L’autobiografia e la psicanalisi. L’interesse verso il proprio mondo interiore portò Saba alla scoperta della psicanalisi, che da un lato gli offriva l’opportunità di guarire dalle sue frequenti crisi depressive, dall’altro diventava una chiave interpretativa della sua stessa poesia. Il poeta era reduce da un’infanzia non particolarmente felice: non conobbe il padre, che abbandonò quasi subito il tetto coniugale, e passò alcuni anni con l’amatissima tata, lontano dalla madre. Il piccolo Umberto fu segnato per tutta la vita da questo trauma, a cui si aggiungeva il sentirsi straniero nella sua patria e nella sua lingua: infatti non va dimenticato che Trieste fino alla Prima guerra mondiale era un porto asburgico e che la città era culturalmente distante dal resto d’Italia; in più va aggiunto che Saba era di origini ebraiche, la qual cosa lo rendeva due volte straniero nella sua patria d’elezione, l’Italia (negli anni del Fascismo fu costretto ad abbandonare Trieste per sfuggire alle persecuzioni razziali). La poesia diventa allora un resoconto sulla malattia, una sorta di diario intimo, pienamente autobiografico, che indaga i traumi dell’infanzia e l’angoscia della vita: in un certo qual senso la poesia sostituisce la psicanalisi per meglio comprendere le ragioni profonde del disturbo psichico e per consentire al poeta di convivere con esso. Non a caso Il canzoniere, frutto del lavoro di una vita, è suddiviso in sezioni che evocano fin dai titoli le varie fasi dell’esistenza del poeta, mostrando da subito una forte connotazione autobiografica.
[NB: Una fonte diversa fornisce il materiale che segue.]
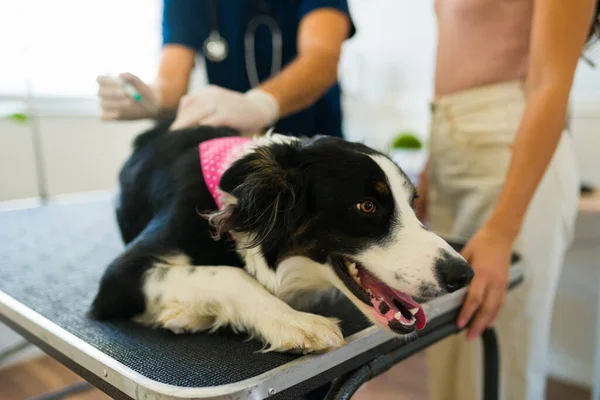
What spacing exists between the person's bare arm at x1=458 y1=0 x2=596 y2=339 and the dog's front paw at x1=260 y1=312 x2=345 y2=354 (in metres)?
0.38

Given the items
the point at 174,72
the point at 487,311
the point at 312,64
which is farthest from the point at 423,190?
the point at 174,72

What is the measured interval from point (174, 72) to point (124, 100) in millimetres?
342

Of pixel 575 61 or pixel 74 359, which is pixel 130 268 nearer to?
pixel 74 359

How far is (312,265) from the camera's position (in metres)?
0.85

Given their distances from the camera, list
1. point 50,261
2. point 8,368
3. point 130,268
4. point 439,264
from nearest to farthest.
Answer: point 439,264 → point 130,268 → point 50,261 → point 8,368

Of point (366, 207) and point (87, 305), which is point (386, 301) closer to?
point (366, 207)

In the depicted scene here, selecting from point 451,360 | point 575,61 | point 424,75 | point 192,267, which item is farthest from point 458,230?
point 424,75

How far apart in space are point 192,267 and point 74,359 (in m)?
Answer: 0.22

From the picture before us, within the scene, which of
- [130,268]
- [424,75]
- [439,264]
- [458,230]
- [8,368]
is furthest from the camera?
[424,75]

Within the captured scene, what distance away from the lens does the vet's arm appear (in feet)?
3.26

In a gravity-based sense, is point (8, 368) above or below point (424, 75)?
below

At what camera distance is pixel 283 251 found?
2.78 ft

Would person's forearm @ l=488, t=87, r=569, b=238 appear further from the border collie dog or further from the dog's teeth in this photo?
the dog's teeth

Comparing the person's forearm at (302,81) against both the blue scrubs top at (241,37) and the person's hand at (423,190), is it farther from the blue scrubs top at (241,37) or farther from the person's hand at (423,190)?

Saba “antimoderno” e la linea “antinovecentista”. La critica letteraria si è interrogata a lungo sul rapporto tra Saba e la lirica del suo tempo, cercando di «spiegare perché è storicamente moderno essendo quasi completamente agli antipodi degli altri moderni» (Giacomo Debenedetti). In parte si può rispondere sostenendo che l’attenzione per la psicanalisi colloca perfettamente Saba nel suo tempo e riflette una luce nuova su tutta la sua poesia, ponendola pienamente nella “crisi” del primo Novecento. Una risposta più articolata a tale domanda è offerta da Pasolini che analizzando la lirica del Novecento distinse la linea “novecentista” da quella “antinovecentista”. La prima faceva capo a Ungaretti, agli ermetici e alla “poesia pura”, una poesia di intensa sperimentazione, fatta di parole evocative, talvolta oscure, che dovevano condensare la verità in poche sillabe; la seconda era in parte riconducibile a Montale – il quale si era cimentato in una poesia che rendeva “versificabile” anche il brutto, l’impoetico, i relitti della quotidianità – ma soprattutto a tutto quel filone che sosteneva una lirica sommessa tra cui spiccavano Gozzano e appunto Saba, riconosciuto come maestro da molti poeti della seconda metà del Novecento, tra cui Penna, Sereni, Giudici. L’antinovecentismo di Saba si manifesta proprio nel rifiuto delle più ardite innovazioni poetiche e nel disinteresse per la “crisi della parola”, che invece rappresentava uno dei temi più frequentati dai poeti suoi contemporanei.